Minit review: Minute to win itApril 3, 2018
Don’t balk at Minit’s brevity or simplicity. Minit has exactly everything it needs to glue you to the adventure until it’s over, and maybe long after.
Developers: JW, Kitty, Jukio, and Dom
Publisher: Devolver Digital
Platforms: PC (Version reviewed) PS4, Xbox One
Release Date: April 3, 2019
With all the praised heaped upon vast, open-world games with complex systems and plots, I still never get tired of games that are boiled down to the basics needed to play them when they do those basics well. Minit is a short top-down adventure with a clever twist: you only have 60 seconds to do anything before you reset. To support the needed haste for such an adventure, Minit includes only what is absolutely necessary for the game to work and be fun. And dang, it is fun.
In Minit, the duck-like protagonist picks up a sword on a beach and immediately suffers from a strange curse: they die every 60 seconds and reappear in their home. The goal is to lift the curse by tracking down the source of the weird sword in a simple but goofy story. You might not get the whole picture if you don’t take the time to listen to NPCs you pass, but the quirky dialogue often sparked smiles and I recommend taking an extra death if you must to hear all of them out when you meet them.
Rather than a punishment, death in Minit is a mechanic to be used to your advantage. Any items you obtain and certain puzzles you solve or characters you help will persist through each death, though others will reset.

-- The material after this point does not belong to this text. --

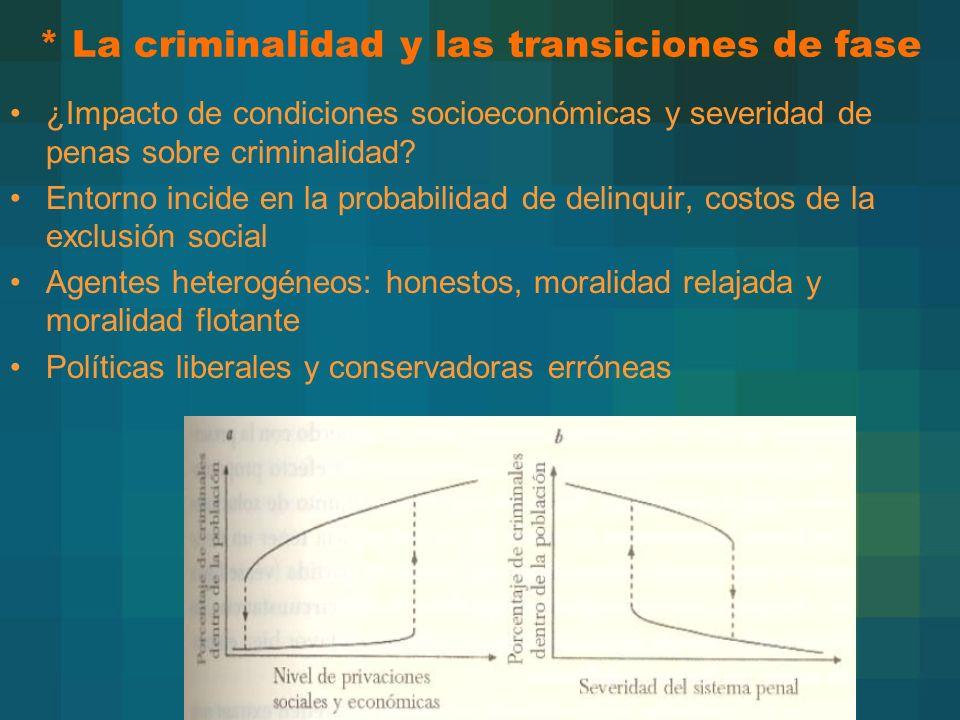* La criminalidad y las transiciones de fase ¿Impacto de condiciones socioeconómicas y severidad de penas sobre criminalidad? Entorno incide en la pro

For example, the first “quest” you’re given is to kill five crabs. The crabs will respawn after a death, but the reward for doing the quest, a cup of coffee, will persist and you’ll never have to do it again.
Minit falls into the same category of top-down adventures as The Legend of Zelda, and has been compared to the original classic. There’s certainly a similarity in the stark simplicity of each. Characters will offer subtle hints about the things they need, but largely you progress by using the tools you’ve obtained to investigate environmental curiosities until something happens. Your eye is automatically drawn to bushes to cut, unusual walls, or strange enemies. This is a testament to Minit’s sparse design. The world is stripped down to only the necessary obstacles, characters, and objects, eliminating distractions and drawing attention to the next objective. Even the control scheme–arrows, X for sword, C to die and restart on PC, is as simple as it can possibly be.
But rather than feel small or empty, this simplicity makes the small world of Minit feel dense, because there’s at least one meaningful thing to do or see on every single screen. In your haste to pack as much into 60 seconds as possible, you’ll rarely die without feeling accomplished and eager to get moving again. You’ll constantly come up with more efficient paths to repeated destinations or spot new areas you want to try and explore. I missed a key tool in the first area, but nonetheless spent about 90 minutes of game finding other interesting things to do before I finally hit a wall and had to retrace my steps. There are few such gates; much of the game can be completed in the order you stumble into it.
I felt quick and smart, but never panicked nor cheated.
One of my favorite things about Minit was the way it actively discouraged me from frustrating video game puzzle behaviors. I have a knack for bashing my head into a puzzle for long periods of time, unable to move on. Minit makes it clear that this is a poor choice. Puzzles will take a few tries to solve, certainly, but if you find yourself stuck and incapable of moving forward, you always reach the understanding that “I must go do something else” long before you reach “Why the hell isn’t this working?” levels of exasperation. If water is in the way, you know you’ll find a way to swim it before long. You’ve seen the man with the saw and the stumps in your path, so at some point, he’ll give up his tools for you. But if that moment is not now, you can breathe easy and wander off somewhere else.
You may not even return to some of those puzzles you were stuck on; not on your first run, anyway. Minit’s brief story was over abruptly; story-wise, I knew it was coming, but there were still so many hidden places I wanted to return to that it nonetheless caught me off-guard. This game begs you to replay it, either normally or on its even crazier New Game+ that cuts your time down to a bonkers 40-seconds and rearranges a few other things while it’s at it. Knowing the necessary steps to finish the game offers far more freedom to explore; you’ll quickly gather your tools and start hacking your way through the puzzles you missed at first.
A three-hour game doesn’t sound like much, even for a low $9.99 price tag, but if you have any interest at all in the premise of Minit I highly encourage you to pick it up. I get jumpy in games when timers appear on screen and usually avoid such things, yet I couldn’t put Minit down. JW, Kitty, Jukio, and Dom somehow found the perfect balances of spacing, timing, and obstacles to tickle my brain at just the right pace. I felt quick and smart, but never panicked nor cheated. Naysay the simplicity if you like, but Minit revels in its smallness by its precise intentionality. And just wait until speedrunners get ahold of it!